Iraq's national security adviser is predicting a drawdown of U.S. troops serving in his country over the next year.
Iraqi National Security Adviser Mowaffak al-Rubaie says he, like President Bush, opposes any arbitrary deadline for withdrawing coalition forces from his nation. But, speaking on CNN's "Late Edition" program, he said he anticipates a significant reduction in U.S. troop levels during 2006.
"We want to create the right conditions for the Iraqi security forces to assume responsibility for security in these cities and towns. And. I can tell you, probably in the region of 30,000 American troops will pull out from Iraq by the first part of next year, and another 30 [thousand] by the end of next year," Mr. al-Rubaie said.
Mr. al-Rubaie said that such a drawdown would leave fewer than 100-thousand U.S. servicemen in Iraq by 2007.
The Iraqi national security adviser downplayed the significance of a statement by Iraqi political, religious and ethnic leaders who met in Cairo last week. The gathering yielded a call for a timetable for a U.S. troop withdrawal from Iraq. Mr. al-Rubaie said his government is in no way ungrateful for U.S. sacrifices made to promote democracy.
"We will not slap our strategic partner. We are partners with the United States. We are partners with Britain, and we will never turn our back on our friends, who have looked after us and helped us," Mr. al-Rubaie said.
Whether and when to reduce U.S. troop levels in Iraq continues to be a matter of intense debate in Washington, with some Democrats calling for a complete U.S. withdrawal next year.
Speaking on NBC's "Meet the Press" program, the ranking Democrat on the Senate Foreign Relations Committee, Joseph Biden of Delaware, said success or failure for the United States in Iraq will be determined in the months to come.
"The question is not whether we are going to draw down troops in the year 2006. It is, when we draw down, what are we going to leave behind?," Mr. Biden asked. "Are we going to have traded a dictator for chaos, or are we going to have traded a dictator for a stable Iraq? That is the real question. And that depends on the president's [Bush's] actions from here out."
Mr. Biden said the U.S. military, as it is currently organized, cannot sustain today's troop levels in Iraq throughout the coming year, without imposing dire hardships on U.S. servicemen and their families.
That assertion was contested by the Republican chairman of the Senate Armed Services Committee, John Warner of Virginia, who said current troop levels could be maintained by redeploying some servicemen in new capacities.

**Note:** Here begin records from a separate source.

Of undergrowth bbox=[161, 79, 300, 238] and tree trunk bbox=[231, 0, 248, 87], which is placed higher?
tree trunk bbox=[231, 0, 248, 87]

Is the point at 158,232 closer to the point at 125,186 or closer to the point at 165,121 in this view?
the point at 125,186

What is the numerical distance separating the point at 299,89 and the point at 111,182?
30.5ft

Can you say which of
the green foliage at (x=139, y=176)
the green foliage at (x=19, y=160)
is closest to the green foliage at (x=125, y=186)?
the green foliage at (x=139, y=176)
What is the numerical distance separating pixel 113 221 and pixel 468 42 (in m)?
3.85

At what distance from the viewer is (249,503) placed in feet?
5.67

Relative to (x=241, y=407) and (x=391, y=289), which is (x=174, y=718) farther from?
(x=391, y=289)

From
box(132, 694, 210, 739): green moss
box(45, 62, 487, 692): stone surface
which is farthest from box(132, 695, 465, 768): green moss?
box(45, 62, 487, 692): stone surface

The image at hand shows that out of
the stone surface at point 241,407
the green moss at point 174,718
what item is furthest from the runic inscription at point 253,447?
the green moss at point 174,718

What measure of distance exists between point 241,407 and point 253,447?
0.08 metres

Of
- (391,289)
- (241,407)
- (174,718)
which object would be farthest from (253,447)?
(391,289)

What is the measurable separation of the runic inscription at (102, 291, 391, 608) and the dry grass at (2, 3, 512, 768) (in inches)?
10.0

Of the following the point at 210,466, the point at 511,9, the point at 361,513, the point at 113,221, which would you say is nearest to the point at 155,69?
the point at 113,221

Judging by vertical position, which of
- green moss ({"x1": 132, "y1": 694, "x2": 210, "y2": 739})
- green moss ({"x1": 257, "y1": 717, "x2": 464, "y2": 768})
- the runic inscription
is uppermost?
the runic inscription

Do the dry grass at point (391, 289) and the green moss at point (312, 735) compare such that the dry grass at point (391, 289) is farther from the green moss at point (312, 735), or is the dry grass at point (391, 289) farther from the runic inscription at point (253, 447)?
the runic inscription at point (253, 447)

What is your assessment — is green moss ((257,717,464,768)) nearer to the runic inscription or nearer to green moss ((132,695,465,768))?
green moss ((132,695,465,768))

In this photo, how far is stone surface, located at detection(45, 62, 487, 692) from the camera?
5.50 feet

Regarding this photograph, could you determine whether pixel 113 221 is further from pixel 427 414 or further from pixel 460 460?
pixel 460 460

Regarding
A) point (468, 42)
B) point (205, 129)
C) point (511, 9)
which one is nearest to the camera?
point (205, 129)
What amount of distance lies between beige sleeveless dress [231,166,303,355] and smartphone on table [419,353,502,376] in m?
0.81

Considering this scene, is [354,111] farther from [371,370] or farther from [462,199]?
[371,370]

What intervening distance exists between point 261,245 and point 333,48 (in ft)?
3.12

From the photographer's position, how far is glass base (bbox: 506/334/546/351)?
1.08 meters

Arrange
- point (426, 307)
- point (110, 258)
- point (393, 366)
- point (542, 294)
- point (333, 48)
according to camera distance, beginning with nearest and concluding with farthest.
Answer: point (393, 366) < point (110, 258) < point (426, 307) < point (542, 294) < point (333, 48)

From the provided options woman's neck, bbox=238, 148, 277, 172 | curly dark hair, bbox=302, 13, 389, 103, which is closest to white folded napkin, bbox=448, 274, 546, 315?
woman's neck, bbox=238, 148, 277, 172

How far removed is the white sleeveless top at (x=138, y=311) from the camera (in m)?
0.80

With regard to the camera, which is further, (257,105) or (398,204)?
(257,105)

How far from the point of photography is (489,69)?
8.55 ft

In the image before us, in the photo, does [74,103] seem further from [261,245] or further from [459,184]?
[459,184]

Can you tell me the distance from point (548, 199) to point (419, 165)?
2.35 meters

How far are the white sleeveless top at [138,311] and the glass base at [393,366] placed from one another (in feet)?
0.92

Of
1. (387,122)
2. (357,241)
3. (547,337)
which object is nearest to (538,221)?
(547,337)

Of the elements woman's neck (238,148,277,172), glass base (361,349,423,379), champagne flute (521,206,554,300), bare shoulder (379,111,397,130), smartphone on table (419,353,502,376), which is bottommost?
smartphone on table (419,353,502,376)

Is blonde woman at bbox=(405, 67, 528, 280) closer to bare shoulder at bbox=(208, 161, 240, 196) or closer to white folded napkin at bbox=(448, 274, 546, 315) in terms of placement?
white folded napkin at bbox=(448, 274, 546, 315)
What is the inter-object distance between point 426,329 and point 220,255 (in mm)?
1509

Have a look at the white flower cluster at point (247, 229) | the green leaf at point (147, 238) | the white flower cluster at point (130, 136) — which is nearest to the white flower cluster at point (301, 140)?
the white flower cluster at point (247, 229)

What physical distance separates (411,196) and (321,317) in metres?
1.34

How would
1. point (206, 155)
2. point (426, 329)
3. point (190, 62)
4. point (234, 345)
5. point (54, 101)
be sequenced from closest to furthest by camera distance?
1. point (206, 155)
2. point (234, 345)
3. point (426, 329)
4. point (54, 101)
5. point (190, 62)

But Mr. Warner called on President Bush to speak directly and openly with the American people about the tasks at hand in Iraq and what needs to be done to defeat the insurgency and safeguard Iraq's fledgling democracy. He drew a comparison to President Franklin Roosevelt's so-called "fireside chats" with the American people, prior to and during the Second World War.
"I think it would be to Bush's advantage. It would bring him closer to the people [and] dispel some of the concern that, understandably, our people have about the loss of life and limb, the enormous cost of this war to the American public. We have got to stay firm for the next six months [in supporting democracy in Iraq]. It is a critical period," Mr. Warner said.
President Bush has said newly-trained Iraqi security forces will take over for U.S. servicemen, paving the way for American troops to come home. But the president has repeatedly cautioned that a premature U.S. withdrawal would embolden Iraq's insurgents and imperil everything the United States has fought to achieve in the post-Saddam era.